Here are some of the health-related provisions in the budget:
From the Tobacco Settlement Fund:
  • $500,000 for a rural mental-health and suicide-prevention pilot program
  • $900,000 for The Healing Place, an addiction recovery program
  • $7 million for the Health Access Nurturing Development Services Program (HANDS)
  • $965,000 for Healthy Start initiatives (up from $942,000 this year)
  • $965,000 for early childhood mental health (up from $942,000 this year)
  • $1,013,200 for early childhood oral health (up from $989,100 this year)
  • $2 million for smoking cessation, much less than advocates want
From the General Fund:
  • $1.9 million for the Kentucky Poison Control Center, which operates the Covid-19 hotline.

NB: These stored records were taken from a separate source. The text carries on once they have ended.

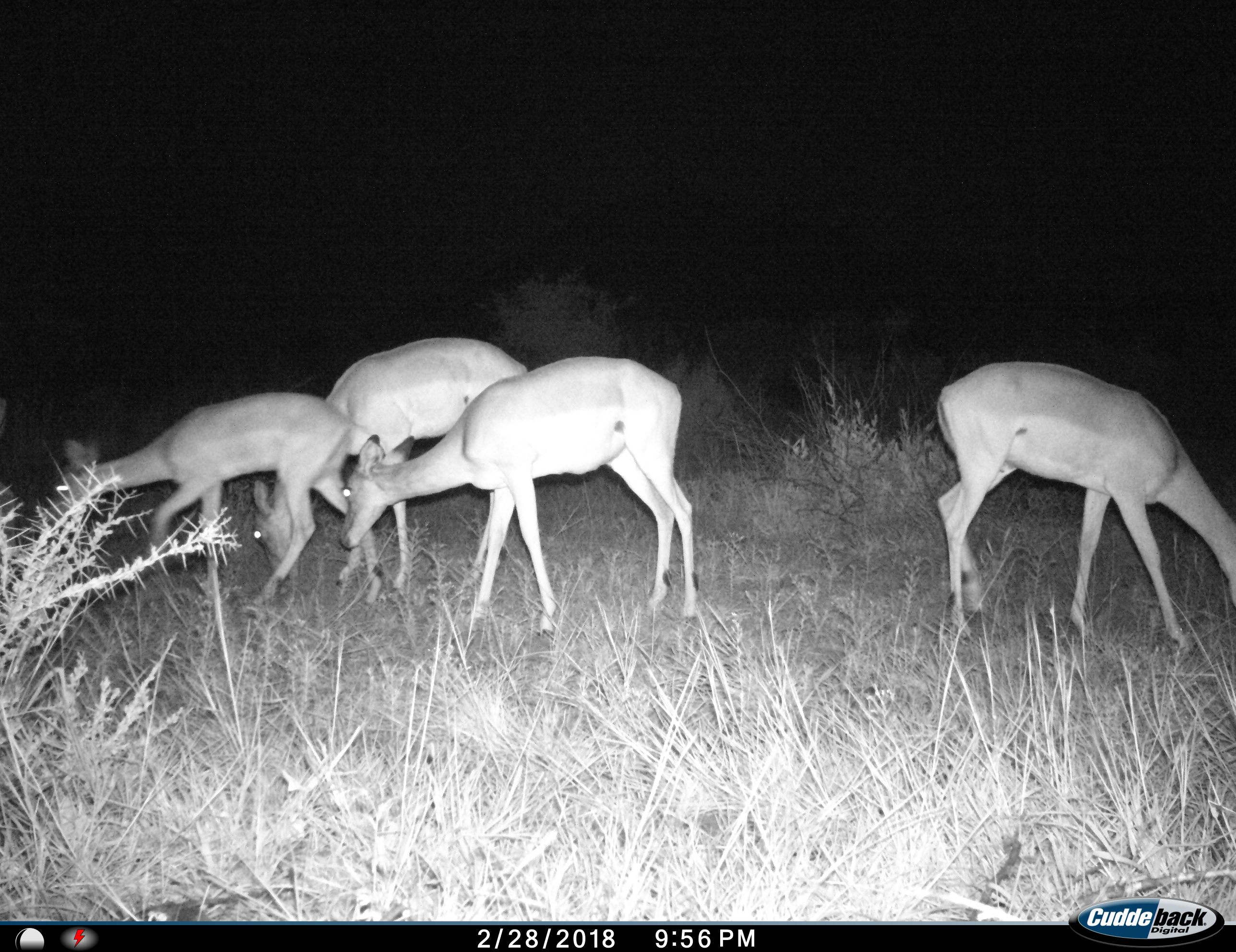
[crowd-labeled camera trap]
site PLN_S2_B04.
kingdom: Animalia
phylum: Chordata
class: Mammalia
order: Artiodactyla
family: Bovidae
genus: Aepyceros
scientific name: Aepyceros melampus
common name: impala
Impala (Aepyceros melampus), count 4. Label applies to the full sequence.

The budget notes that $750,000 has been allocated for the center and says that if federal funds become available for any Covid-19 expenditures, they must be used to do so and any state-budgeted money that is not used would return to the General Fund.
  • $500,000 for the Kentucky Colon Cancer Screening Program
  • $2.5 million to the Kentucky Pediatric Cancer Research Trust Fund
  • $500,000 for ovarian cancer screening
  • $93,700 each for grants to the Brain Injury Association of America, Kentucky Chapter and the Epilepsy Foundation of Kentuckiana to help veterans who have experienced brain trauma.
  • $16 million in state funds and $59 million in federal funds for additional Medicaid reimbursement of $29 per day to nursing homes through Dec. 31. This money is intended for coronavirus pandemic relief.